Comédie humaine d'après "Les illusions perdues" d’Honoré de Balzac, mise en scène Laure Roldán, avec Félicité Chaton, Nathan Gabily, Maxime Le Gall, Emmanuelle Lepoutre, Alexandre Michel, Marie Rémond et Laure Roldán.

Pour sa première mise en scène, par ailleurs en lice pour le Prix Jeunes Metteurs en scène 2011 du Theâtre 13, comme les alpinistes débutants qui s’attaquent directement à l’Everest, Laure Roldán s’est attachée non à un texte dramatique mais à une œuvre littéraire majeure par la voie de la chimère contemporaine désormais récurrente : la création collective.

Intitulée "Voilà donc le monde !", celle de Félicité Chaton, Nathan Gabily, Maxime Le Gall, Emmanuelle Lepoutre, Alexandre Michel, Marie Rémond et Laure Roldán, ressortit au méta-théâtre en s’attachant au spleen aux couleurs des illusions perdues des acteurs trentenaires confrontés à la réalité du comédien, qui est un métier avant d’être un art, et à un dur constat même pour ceux, qui, comme la plupart d’entre eux, ont transité par le CNSAD.

Pour délivrer au public leurs état d’âme, ils ont choisi de regarder la société parisienne et la société du spectacle d’aujourd’hui à travers le parcours du héros d’un des tomes de la comédie humaine de Balzac, Lucien de Rubempré dans "Les illusions perdues", pour mettre en lumière les mécanismes de l’illusion, questionner la notion de représentation théâtrale et appréhender le parcours d’artiste.

Le spectacle délivré pâtit de la faiblesse de toute création collective dont les officiants n’ont manifestement pas de talent de plume, mise en scène par l’un deux qui, de surcroît, se distribuant lui-même sur scène, manque et de recul et d’autorité directive.
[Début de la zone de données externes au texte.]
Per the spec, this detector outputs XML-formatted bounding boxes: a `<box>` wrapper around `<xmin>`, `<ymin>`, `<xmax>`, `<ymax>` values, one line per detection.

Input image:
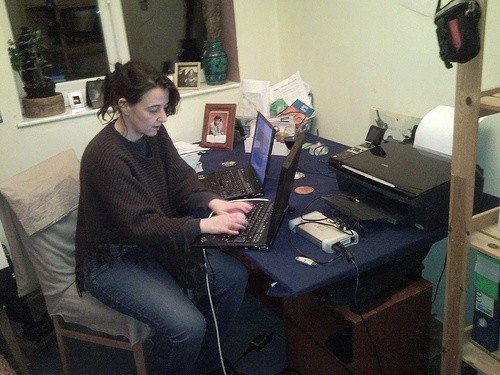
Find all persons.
<box><xmin>75</xmin><ymin>60</ymin><xmax>255</xmax><ymax>375</ymax></box>
<box><xmin>210</xmin><ymin>115</ymin><xmax>224</xmax><ymax>135</ymax></box>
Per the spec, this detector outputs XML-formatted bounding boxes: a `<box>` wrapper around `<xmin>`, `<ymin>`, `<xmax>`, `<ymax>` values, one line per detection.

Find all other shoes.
<box><xmin>207</xmin><ymin>334</ymin><xmax>221</xmax><ymax>360</ymax></box>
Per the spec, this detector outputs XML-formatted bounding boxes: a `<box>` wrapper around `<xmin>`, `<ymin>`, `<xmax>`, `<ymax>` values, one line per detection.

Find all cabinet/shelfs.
<box><xmin>438</xmin><ymin>0</ymin><xmax>500</xmax><ymax>375</ymax></box>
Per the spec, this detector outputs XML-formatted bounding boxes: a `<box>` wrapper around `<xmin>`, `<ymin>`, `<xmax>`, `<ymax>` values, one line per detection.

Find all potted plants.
<box><xmin>7</xmin><ymin>25</ymin><xmax>56</xmax><ymax>98</ymax></box>
<box><xmin>200</xmin><ymin>0</ymin><xmax>228</xmax><ymax>86</ymax></box>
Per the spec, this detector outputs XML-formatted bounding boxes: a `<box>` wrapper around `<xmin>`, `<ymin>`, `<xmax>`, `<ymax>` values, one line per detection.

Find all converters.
<box><xmin>251</xmin><ymin>327</ymin><xmax>273</xmax><ymax>352</ymax></box>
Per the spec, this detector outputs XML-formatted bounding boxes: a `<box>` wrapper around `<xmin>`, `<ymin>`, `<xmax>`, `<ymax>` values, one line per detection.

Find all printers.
<box><xmin>318</xmin><ymin>113</ymin><xmax>486</xmax><ymax>231</ymax></box>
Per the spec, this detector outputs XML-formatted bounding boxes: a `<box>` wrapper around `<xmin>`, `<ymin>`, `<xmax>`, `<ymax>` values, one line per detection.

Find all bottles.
<box><xmin>179</xmin><ymin>38</ymin><xmax>200</xmax><ymax>62</ymax></box>
<box><xmin>202</xmin><ymin>41</ymin><xmax>228</xmax><ymax>85</ymax></box>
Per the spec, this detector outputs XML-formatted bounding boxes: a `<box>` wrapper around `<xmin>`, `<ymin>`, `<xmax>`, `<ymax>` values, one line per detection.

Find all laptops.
<box><xmin>195</xmin><ymin>110</ymin><xmax>275</xmax><ymax>203</ymax></box>
<box><xmin>193</xmin><ymin>131</ymin><xmax>304</xmax><ymax>249</ymax></box>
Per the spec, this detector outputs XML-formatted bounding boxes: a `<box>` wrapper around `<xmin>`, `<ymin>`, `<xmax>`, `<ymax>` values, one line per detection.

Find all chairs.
<box><xmin>0</xmin><ymin>149</ymin><xmax>193</xmax><ymax>375</ymax></box>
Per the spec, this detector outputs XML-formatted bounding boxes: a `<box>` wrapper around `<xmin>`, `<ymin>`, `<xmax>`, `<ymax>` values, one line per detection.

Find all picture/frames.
<box><xmin>201</xmin><ymin>103</ymin><xmax>237</xmax><ymax>151</ymax></box>
<box><xmin>174</xmin><ymin>61</ymin><xmax>201</xmax><ymax>90</ymax></box>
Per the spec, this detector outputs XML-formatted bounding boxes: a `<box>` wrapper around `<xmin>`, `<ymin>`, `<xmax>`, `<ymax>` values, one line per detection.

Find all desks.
<box><xmin>191</xmin><ymin>131</ymin><xmax>500</xmax><ymax>375</ymax></box>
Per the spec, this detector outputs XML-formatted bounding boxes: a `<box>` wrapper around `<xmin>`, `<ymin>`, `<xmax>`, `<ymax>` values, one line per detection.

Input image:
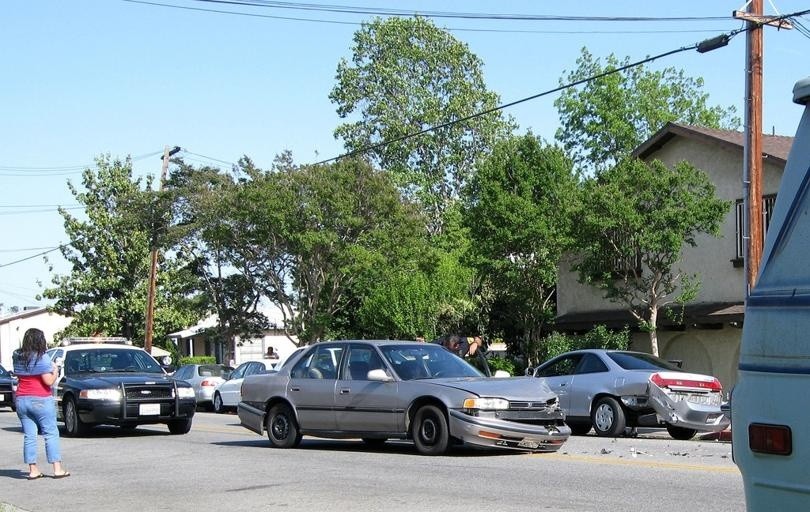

Par ailleurs, en ambitionnant de mettre en résonance le propos balzacien, qui implique une connaissance historico-politique de la société du milieu du 19ème siècle et une appréhension analytique du monde présent, ils placent manifestement la barre trop haut pour leurs moyens.

Cela donne un patchwork confus composé de scènes narratives extraites du roman assorties d’anachronismes, de pseudo-théâtre de laboratoire et d’anecdotes autobiographiques. Au demeurant, cela commence par une assez longue scène introductive au cours de laquelle les acteurs, en rang d’oignon, évoquent, sous forme de stand up, les motivations (réelles ?) qui les ont amené à vouloir devenir comédien.

Motivations qui laissent pantois car il n’est question ni de porter le texte d’un auteur, ni d’incarner un personnage, ni d’art, ni de dire et de changer le monde. Ainsi, l’une voulait s’amuser et vivre des aventures, l’autre voulait faire de la comédie musicale mais comme sa voix ne lui permettait pas de chanter et que danser c’est trop dur elle s’est rabattue sur le théâtre.

Voix du collectif, la metteuse en scène indique vouloir "proposer au public autre chose que du divertissement, un théâtre qui donne à penser"  et "un projet vivant, mouvant, en recherche dont les représentations feront état d’une réflexion en progrès sur notre comédie humaine".

Pour rester dans la comédie humaine, ce spectacle, qui aurait pu s’intituler "Splendeurs et misères du comédien", plaira peut-être au public friand de gros plans sur l’envers du décor et les cogitations narcissiques de l’acteur et/ ou de balbutiant work in process.